2.6. constexpr floating-point overloads

If [P3652R1] "Constexpr floating-point <charconv> functions" is accepted, all new templated overloads should be made constexpr. There is no good reason why only the char overload should be constexpr.

A possible implementation is to call the constexpr to_chars(char*, /* .../*) overload and to transcode from the ordinary literal encoding to the desired encoding.

2.7. More composable interface taking std::span or std::string_view

It is worth noting that there is a stale proposal [P2584R0] "A More Composable from_chars" which proposes additional overloads taking std::span, superseding the even more stale [P2007R0] "std::from_chars should work with std::string_view".

Such changes are orthogonal to what is proposed here. However it needs to be considered what impact such new overloads would have on the functions added here. In particular, [P2584R0] proposes an interface such as:

template<class T> constexpr from_chars_result_range<T> from_chars(span<const char> rng, int base = 10);

If this was added, a non-breaking change would require adding four more overloads taking span<char8_t>, span<char16_t>, span<char32_t>, and span<wchar_t>. A similar change to to_chars would actually expand the overload set by 20 function templates (5 character types × (1 integer overload + 3 floating-point overloads)), resulting in 11 + 4 + 20 = 35 candidates in the to_chars overload set (including the ones proposed here).

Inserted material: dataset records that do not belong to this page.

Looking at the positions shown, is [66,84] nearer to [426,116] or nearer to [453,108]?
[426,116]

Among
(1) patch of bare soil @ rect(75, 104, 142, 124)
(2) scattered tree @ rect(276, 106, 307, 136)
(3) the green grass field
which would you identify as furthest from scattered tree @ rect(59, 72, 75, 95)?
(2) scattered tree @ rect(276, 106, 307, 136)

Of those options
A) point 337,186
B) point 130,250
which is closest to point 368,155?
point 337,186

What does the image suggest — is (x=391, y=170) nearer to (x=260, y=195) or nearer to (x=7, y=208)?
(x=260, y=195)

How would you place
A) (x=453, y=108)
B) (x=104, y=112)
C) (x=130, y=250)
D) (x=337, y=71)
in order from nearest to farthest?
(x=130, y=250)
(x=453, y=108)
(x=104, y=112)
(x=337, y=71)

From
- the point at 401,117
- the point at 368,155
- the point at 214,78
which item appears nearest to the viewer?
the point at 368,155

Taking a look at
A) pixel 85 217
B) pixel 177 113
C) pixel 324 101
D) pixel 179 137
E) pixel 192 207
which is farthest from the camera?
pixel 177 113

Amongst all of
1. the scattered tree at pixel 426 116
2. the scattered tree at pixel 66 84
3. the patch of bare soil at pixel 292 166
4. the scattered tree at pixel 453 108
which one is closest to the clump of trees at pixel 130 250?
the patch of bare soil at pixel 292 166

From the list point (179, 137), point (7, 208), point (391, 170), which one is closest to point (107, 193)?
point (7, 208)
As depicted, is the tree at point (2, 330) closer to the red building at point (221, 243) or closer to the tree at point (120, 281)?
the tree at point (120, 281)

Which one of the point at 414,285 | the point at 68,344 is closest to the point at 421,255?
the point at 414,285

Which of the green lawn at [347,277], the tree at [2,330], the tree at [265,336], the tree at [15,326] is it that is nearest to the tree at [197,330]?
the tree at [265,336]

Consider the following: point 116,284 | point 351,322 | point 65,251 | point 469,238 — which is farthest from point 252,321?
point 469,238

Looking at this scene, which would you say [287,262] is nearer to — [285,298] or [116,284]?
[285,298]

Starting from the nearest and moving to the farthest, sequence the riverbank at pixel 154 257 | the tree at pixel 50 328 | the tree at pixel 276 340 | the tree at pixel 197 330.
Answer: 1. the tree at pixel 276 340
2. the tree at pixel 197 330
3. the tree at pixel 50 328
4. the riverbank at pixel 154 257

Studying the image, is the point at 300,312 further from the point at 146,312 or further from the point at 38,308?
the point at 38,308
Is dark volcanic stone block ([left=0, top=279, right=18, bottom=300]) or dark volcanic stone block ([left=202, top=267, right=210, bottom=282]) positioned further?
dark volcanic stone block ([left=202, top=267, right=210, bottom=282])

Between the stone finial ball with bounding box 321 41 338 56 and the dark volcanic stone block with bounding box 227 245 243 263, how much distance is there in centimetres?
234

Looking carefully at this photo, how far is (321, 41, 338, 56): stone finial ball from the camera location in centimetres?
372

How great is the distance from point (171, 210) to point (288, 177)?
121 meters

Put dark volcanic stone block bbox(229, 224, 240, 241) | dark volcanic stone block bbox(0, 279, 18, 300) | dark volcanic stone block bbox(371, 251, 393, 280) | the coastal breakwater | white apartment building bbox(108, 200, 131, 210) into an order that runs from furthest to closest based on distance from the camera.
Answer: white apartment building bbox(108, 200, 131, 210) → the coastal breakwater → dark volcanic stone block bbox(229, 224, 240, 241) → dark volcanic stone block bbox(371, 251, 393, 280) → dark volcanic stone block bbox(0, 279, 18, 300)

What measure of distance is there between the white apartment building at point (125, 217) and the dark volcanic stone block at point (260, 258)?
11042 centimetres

With the benefit of foresight, perhaps we should aim at a smaller overload set and take a R&& range parameter instead. In any case, those changes are not within the scope of this proposal.

3. Impact on existing code

The proposal is a pure extension of the std::to_chars and std::from_chars overload sets. The existing non-template overloads for char and various arithmetic types are preserved.

There is a purely theoretical change to the semantics of std::format with no known impact on existing code. See §2.4. "Fixing" std::format(std::wformat_string) and § [diff.cpp26.format].

4. Implementation experience

Any existing implementation of std::to_chars and std::from_chars for a platform with ASCII-based char (Windows, POSIX, etc.) is numerically implementing what is proposed here. That is, the implementation may not use char8_t, but it produces or consumes char values with the same numeric values.

4.1. Implementation survey

Find below a summary of existing implementations of to_chars in the three major standard libraries. This is necessary to understand what difficulties implementations would face when supporting additional character types.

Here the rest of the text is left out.